It was a couple of days back when I suddenly stopped in my tracks and the weight on my chest seemed to be lighter. It was long overdue to say the least. Perhaps people out there who do not wish to bother others with their troubles can relate to this: we try to hold things inside. As much as we can. I know, it sucks. Studying about mental health awareness, I need to practice what I preach! Maybe something to add to the “work on it” list?
Coming back to my anecdote, I felt good. There was a calmness, an almost yellow-ish light expanding in my being. That’s when it hit me. Maybe it could have been because I had finally allowed myself to be a little selfish. I understand the humanistic implications along with what I said could form a paradox. I’m aware. What I’m beginning to understand though, is that life takes place in the paradox. We live in a constant irony. So I wanted to share with ya’ll what I earlier considered to be selfish wasn’t so. At all.

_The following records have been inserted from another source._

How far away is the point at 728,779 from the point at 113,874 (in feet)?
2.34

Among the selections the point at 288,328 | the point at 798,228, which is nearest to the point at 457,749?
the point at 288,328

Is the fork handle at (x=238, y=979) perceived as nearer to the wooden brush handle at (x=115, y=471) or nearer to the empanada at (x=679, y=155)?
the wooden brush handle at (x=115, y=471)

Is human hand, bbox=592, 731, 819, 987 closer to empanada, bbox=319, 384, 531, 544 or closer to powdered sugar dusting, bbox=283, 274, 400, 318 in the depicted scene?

So for those of you, who wish to feel that yellow, warm light of peace, be a little selfish! Think about yourself too! I’ll teach you how:
- You do not have to kill your own desires to make someone else happy! There are times when we say yes to things simply because. What I want you to do instead is ask yourself: Is my heart in it? Or am I just trying to fulfil an illogical request stretching myself thin in the process?

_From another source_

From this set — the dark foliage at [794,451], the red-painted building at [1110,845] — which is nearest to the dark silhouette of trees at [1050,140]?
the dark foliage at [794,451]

- You do not have to feel exploitative for requesting for resources from someone especially if you would have offered things for them in a heartbeat. You deserve genuine help as well!

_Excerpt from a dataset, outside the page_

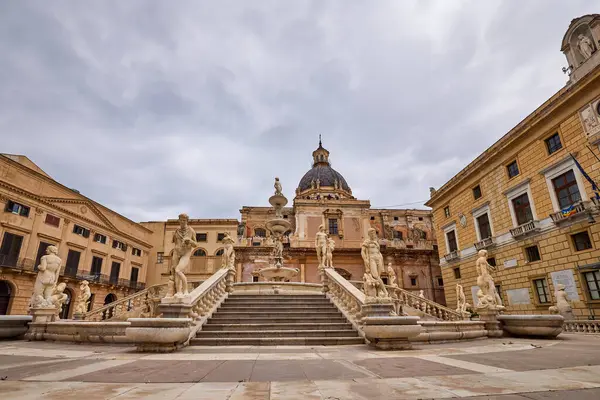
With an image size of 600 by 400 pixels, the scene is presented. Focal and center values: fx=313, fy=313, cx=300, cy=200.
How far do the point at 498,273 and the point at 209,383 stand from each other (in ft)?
71.1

- You can physically move away from people who drain your energy. Seriously, just move away and breathe! Logically speaking the interaction wouldn’t have been this strenuous if there were two people working to keep it positive, right? You do not have to pick up the slack for someone else.
- Take back the power some people could have over you. Especially if they’re yanking your chains. Trust me on this: your reaction is everything dude. It will take some practice ngl but stick to it.
- You can say no and establish boundaries! Kept the most cliched one for the last. The only people who might have a problem with you putting up walls are the ones who can not loot your mind palace anymore. Think about it.
To be plain obtuse about it, being a bit selfish once in a while, especially after a burnout is plain self-love. Only thing I’d like to add to it is to remember people are complex individuals too and the world is not black and white. It thrives in shades of grey. Our goal, however, is to avoid the hues of blue.